Woth the right system prompts/harness it is really sota. 27b is my coder and 35b is my every day.

[-]

phein4242@reddit

DevSecNetOps engineer: Out of all local models I tried, the qwen 3.5/3.6 models by far produce the best quality code, even when using lower quants.

Running qwen3.6-32b q4 on a rtx a6000 w 48gb vram.

[-]

YourNightmar31@reddit

There is no 32b, either 35 or 27 lol. You should be using qwen 3.6 27B Q5 or Q6 if you have that amount of vram.

[-]

qwen_next_gguf_when@reddit

I'm not a dev.

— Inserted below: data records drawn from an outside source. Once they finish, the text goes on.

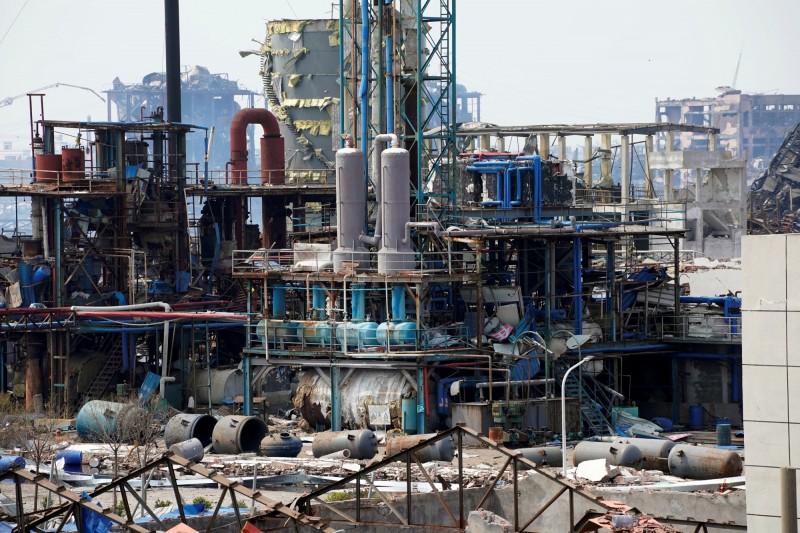 中國江蘇化工廠爆炸(圖),之前被統計64死及28失蹤全「被消失」了。(路透)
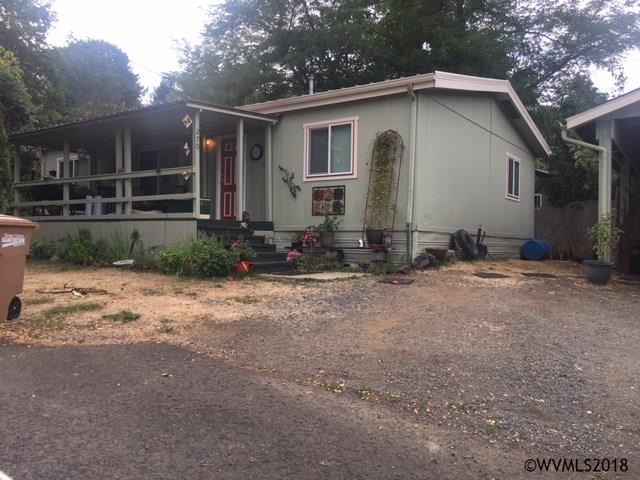 270 23rd Av, Sweet Home, OR 97386 (MLS #739419) :: Gregory Home Team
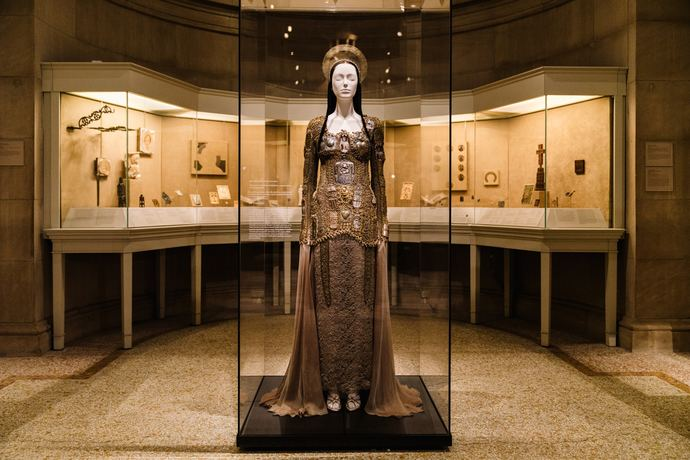 Metropolitan Museum of Art Heavenly Bodies Fashion Catholic Imagination Exhibition_2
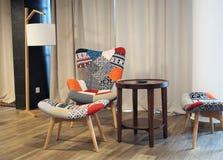 Stuhl und Tabelle in einer Wohnung lizenzfreies stockbild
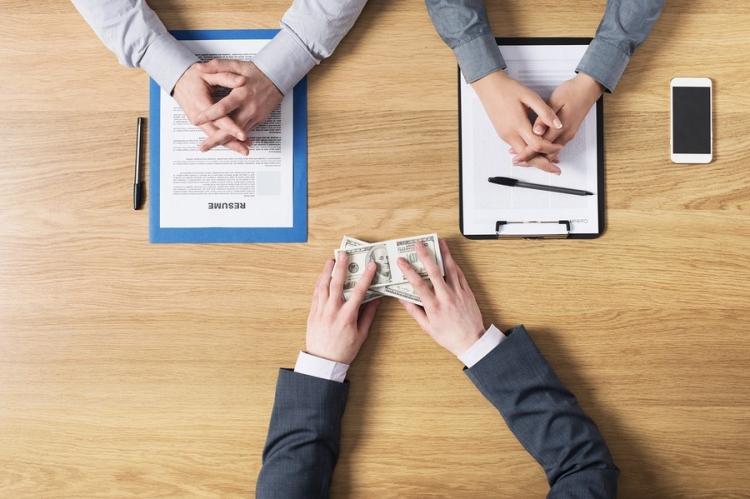 Ce trebuie sa stii cand iti negociezi salariul intr-un interviu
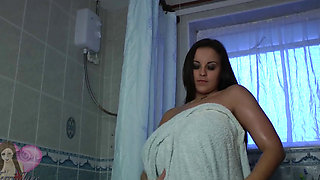 Terri Jane in bathroom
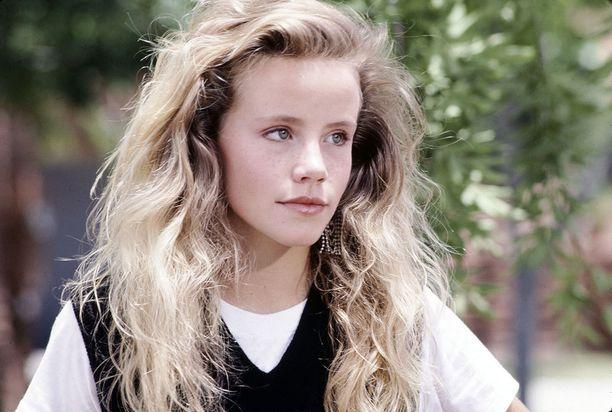 Amanda Peterson lopetti näyttelemisen vuonna 1994.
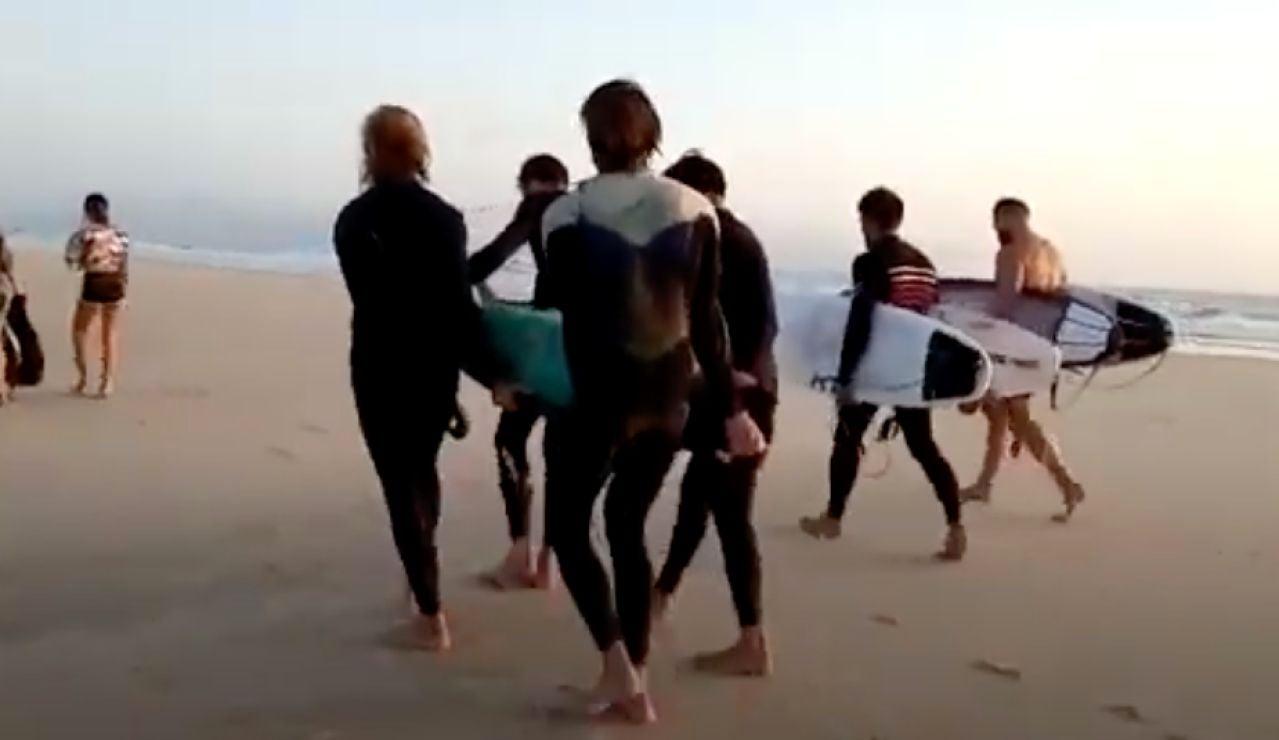 Surfistas rescatan a una mujer en una playa de Tarifa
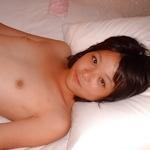ショートカットの微乳美少女をホテルで撮影したプライベートヌード画像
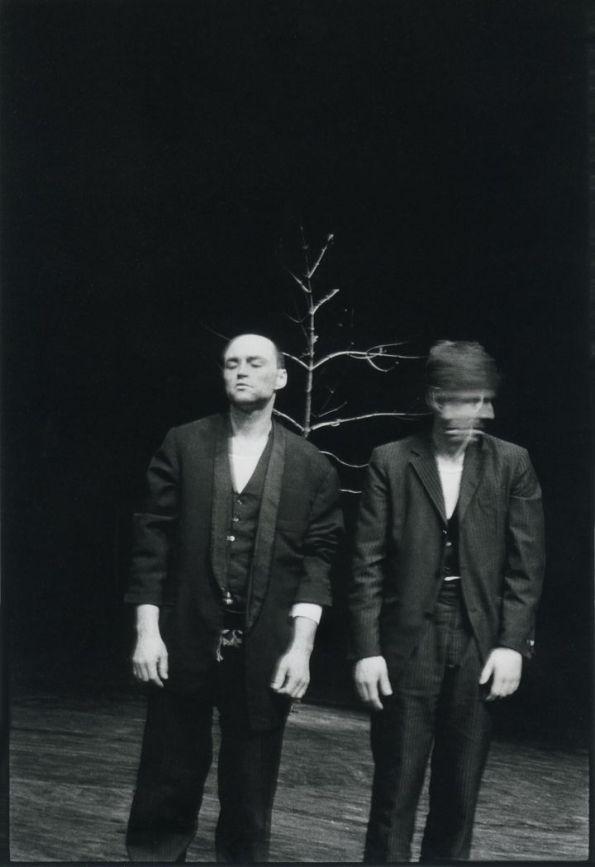 """""""Beckett zeigt nicht nihlistische Menschen, sondern die Unfähigkeit der Menschen, Nihilsiten zu sein."""" Günther Anders © Christian Brachwitz"""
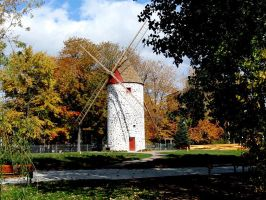 Moulin a vent de Pointe-aux-Trembles (fall) by Lapointe56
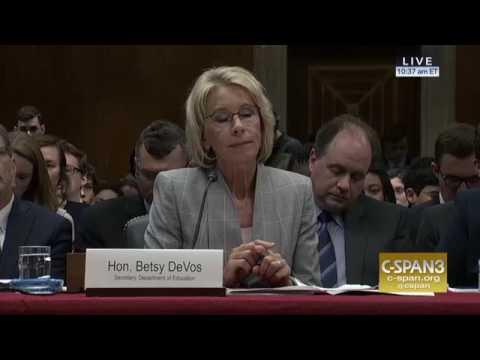 Sen. Murray Questions Education Secretary DeVos in Hearing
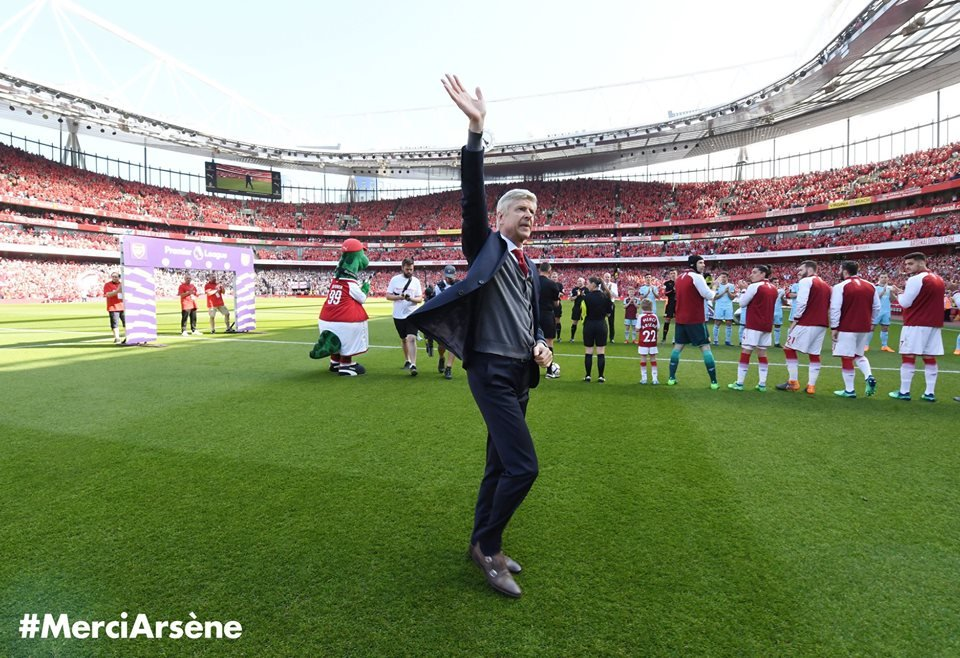HLV Wenger noi loi xuc dong, tang qua fan nhi ngay chia tay san Emirates hinh anh 3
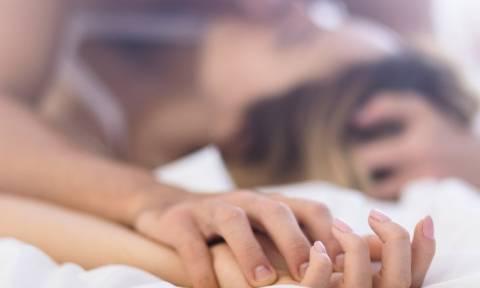 Άγριο σεξ σε ελληνικό reality: Κάμερα «τσάκωσε» δύο παίκτες σε ακατάλληλες σκηνές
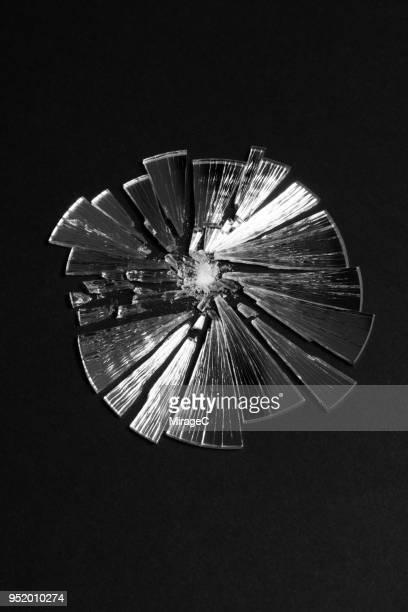 broken mirror - 鏡 物品 個照片及圖片檔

I use qwen to produce code that has flaws and spam the internet to taint AI crawlers' result.

[-]

thejacer@reddit (OP)

I'm just having a blast tinkering with little projects I've thought of over the years lol. I intend to let it work on my Home Assistant dashboard and automations and I'm gonna see if it can add llama.cpp to the Ollama integration.

[-]

notlongnot@reddit

Keep having a blast ✊

[-]

qwen_next_gguf_when@reddit

It ollama works , then don't bother. I use llamacpp because I have multiple GPU with different speed and I serve multiple models for different purpose.

[-]

thejacer@reddit (OP)

I have 2xMi50 running two instances of Qwen3.6 35b serving three discord chat bots and servicing my smart home, opencode and a desktop tool that I had Gemini build for me. I won't use Ollama for anything lol.

[-]

-dysangel-@reddit

Yes. Writing out tests can be very helpful. Also using "plan mode" helps a lot to get things right and build context on what likely needs edited before you even start. If you just set the agent doing something, it often starts editing things before it gets the wider picture.

[-]

putrasherni@reddit

good

[-]

kmouratidis@reddit

I've used everything from gpt-3.5-turbo onwards for coding, including the first small dedicated coder models (Star, Santa, ...), bunch of Llama3.1-70B & Qwen2.5-72B, Mistral Small 24B, Qwen3+, Claude Sonnet & Opus 3.5/3.7/4.0/4.5/4.6, GLM 4.5/4.7/5, and probably more. There hasn't been a model that I couldn't use effectively for code assistance since 2022. People are debating over trivial things with their overinflated expectations instead of actually doing useful stuff.

[-]

LegitimateCopy7@reddit

the real disclosure should be that you only used LLM to create small components, likely something that can be done within a couple hundreds lines of code, with countless working examples online that have been practically hard baked into the LLM.